**TASK OBJECTIVE:**
Please pick out every line in the records below that contains the string "hand" and copy each of those lines unchanged.

(Spatial relation data)

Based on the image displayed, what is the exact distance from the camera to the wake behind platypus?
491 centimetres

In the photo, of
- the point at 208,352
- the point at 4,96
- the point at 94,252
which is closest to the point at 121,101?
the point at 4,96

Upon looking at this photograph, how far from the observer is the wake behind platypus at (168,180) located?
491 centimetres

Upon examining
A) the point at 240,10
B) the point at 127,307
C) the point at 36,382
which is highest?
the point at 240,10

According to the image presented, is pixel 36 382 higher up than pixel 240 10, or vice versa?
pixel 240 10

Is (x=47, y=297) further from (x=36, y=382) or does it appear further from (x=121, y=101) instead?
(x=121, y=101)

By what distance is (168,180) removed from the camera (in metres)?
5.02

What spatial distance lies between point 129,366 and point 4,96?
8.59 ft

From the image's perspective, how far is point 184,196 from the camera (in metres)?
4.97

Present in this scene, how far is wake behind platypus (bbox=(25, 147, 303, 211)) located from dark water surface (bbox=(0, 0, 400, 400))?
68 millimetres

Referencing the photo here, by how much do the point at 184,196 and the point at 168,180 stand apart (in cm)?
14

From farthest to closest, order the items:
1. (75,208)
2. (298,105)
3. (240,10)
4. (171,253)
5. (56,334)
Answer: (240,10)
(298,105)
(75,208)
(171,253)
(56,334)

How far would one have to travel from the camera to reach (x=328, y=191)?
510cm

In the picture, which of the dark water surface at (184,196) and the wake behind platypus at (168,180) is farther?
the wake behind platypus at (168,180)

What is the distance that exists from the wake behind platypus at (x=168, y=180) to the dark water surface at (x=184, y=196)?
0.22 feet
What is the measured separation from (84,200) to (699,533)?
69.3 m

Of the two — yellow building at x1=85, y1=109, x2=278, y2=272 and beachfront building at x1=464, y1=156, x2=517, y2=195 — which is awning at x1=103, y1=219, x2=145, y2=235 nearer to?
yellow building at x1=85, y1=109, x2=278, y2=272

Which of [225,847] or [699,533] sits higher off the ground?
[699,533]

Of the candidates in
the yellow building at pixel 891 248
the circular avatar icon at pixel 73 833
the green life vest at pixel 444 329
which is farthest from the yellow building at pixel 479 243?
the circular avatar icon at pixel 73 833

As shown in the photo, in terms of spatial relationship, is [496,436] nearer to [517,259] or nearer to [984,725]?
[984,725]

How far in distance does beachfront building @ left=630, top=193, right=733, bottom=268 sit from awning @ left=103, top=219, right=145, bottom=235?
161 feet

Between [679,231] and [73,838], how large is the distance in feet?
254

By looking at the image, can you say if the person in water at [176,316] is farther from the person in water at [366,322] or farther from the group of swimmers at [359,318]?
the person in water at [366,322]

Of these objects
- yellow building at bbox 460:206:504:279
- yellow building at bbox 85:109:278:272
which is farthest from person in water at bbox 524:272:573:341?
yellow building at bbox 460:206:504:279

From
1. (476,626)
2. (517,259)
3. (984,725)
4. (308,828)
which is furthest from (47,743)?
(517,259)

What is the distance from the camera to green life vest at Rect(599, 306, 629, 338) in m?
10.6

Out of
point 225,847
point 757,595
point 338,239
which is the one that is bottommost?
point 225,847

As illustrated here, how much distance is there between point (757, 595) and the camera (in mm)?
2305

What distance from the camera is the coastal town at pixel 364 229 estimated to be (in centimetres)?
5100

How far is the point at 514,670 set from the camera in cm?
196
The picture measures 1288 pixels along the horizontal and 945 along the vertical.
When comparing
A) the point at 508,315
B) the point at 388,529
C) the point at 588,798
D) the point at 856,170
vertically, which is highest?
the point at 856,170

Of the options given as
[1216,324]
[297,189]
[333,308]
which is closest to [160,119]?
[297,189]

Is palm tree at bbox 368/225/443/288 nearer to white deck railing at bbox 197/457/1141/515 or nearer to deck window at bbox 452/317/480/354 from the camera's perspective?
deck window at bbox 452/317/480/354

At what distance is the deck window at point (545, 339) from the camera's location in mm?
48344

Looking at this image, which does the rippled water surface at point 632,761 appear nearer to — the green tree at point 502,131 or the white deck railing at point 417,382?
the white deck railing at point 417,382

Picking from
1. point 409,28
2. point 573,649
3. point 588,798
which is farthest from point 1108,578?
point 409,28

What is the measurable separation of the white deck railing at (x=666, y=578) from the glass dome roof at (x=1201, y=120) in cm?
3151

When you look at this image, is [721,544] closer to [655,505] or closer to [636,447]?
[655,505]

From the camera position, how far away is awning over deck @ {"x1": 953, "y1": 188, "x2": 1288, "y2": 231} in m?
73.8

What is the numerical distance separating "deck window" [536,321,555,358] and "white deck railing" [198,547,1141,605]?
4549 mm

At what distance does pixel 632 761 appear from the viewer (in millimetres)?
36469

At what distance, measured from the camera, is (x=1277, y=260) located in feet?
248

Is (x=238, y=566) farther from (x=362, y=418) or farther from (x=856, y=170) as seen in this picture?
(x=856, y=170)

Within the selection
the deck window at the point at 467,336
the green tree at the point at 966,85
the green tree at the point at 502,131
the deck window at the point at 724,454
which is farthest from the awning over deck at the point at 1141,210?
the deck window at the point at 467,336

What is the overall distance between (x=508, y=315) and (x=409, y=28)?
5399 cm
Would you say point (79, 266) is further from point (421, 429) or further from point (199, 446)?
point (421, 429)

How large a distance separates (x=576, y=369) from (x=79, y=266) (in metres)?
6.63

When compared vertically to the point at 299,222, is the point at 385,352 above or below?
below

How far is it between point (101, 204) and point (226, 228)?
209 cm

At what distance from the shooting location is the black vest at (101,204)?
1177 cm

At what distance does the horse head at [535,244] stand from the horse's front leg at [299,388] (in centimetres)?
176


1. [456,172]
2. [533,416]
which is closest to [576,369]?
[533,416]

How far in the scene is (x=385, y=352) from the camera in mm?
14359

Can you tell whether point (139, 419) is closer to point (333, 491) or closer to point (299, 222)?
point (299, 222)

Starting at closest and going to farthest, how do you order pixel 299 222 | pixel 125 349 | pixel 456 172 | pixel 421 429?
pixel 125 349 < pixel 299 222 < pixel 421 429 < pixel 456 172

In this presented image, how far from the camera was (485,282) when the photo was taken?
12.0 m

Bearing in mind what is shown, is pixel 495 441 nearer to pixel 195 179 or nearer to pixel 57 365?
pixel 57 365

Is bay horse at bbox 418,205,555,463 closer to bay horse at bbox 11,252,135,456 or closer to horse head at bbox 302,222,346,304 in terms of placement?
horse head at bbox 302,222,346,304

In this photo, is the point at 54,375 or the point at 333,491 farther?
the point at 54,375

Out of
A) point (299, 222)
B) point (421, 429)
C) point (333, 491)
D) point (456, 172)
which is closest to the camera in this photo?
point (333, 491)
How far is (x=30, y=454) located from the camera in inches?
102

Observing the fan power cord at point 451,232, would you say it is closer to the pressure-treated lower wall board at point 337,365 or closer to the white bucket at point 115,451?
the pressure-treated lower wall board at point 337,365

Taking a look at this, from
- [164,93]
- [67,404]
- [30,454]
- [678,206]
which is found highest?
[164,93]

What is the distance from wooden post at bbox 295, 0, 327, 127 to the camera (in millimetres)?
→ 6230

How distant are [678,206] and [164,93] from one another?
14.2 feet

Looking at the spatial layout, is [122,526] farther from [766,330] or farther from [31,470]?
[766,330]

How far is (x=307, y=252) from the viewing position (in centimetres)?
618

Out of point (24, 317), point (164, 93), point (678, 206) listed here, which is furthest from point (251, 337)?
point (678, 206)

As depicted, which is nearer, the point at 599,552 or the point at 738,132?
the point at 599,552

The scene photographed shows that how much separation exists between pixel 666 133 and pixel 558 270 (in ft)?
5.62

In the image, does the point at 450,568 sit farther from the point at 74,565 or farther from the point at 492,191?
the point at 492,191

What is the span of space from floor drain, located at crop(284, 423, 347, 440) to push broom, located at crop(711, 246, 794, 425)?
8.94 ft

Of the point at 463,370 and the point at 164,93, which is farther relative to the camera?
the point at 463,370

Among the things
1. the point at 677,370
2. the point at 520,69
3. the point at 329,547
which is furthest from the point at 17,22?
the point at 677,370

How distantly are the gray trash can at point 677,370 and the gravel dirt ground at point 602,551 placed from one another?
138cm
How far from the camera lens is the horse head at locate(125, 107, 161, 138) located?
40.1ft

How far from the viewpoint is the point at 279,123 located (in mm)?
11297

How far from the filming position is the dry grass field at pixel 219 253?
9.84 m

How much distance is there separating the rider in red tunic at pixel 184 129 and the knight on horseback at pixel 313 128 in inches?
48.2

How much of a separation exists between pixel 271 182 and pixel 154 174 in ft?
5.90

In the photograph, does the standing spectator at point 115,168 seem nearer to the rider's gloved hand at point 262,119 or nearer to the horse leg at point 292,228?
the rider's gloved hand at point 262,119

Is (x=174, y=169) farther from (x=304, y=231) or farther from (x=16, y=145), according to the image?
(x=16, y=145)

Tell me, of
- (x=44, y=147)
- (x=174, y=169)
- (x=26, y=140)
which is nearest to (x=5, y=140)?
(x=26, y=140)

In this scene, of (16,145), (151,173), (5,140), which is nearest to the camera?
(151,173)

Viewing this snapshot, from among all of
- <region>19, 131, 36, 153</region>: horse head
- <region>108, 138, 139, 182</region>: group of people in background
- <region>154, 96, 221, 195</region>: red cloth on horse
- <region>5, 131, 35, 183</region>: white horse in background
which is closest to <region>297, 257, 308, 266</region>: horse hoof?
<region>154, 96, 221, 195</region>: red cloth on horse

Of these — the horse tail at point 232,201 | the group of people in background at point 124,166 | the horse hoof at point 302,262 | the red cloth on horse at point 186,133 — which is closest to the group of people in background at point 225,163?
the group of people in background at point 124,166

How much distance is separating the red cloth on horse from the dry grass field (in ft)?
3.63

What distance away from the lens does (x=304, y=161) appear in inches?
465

**TASK ANSWER:**
In the photograph, does the standing spectator at point 115,168 seem nearer to the rider's gloved hand at point 262,119 or nearer to the horse leg at point 292,228?
the rider's gloved hand at point 262,119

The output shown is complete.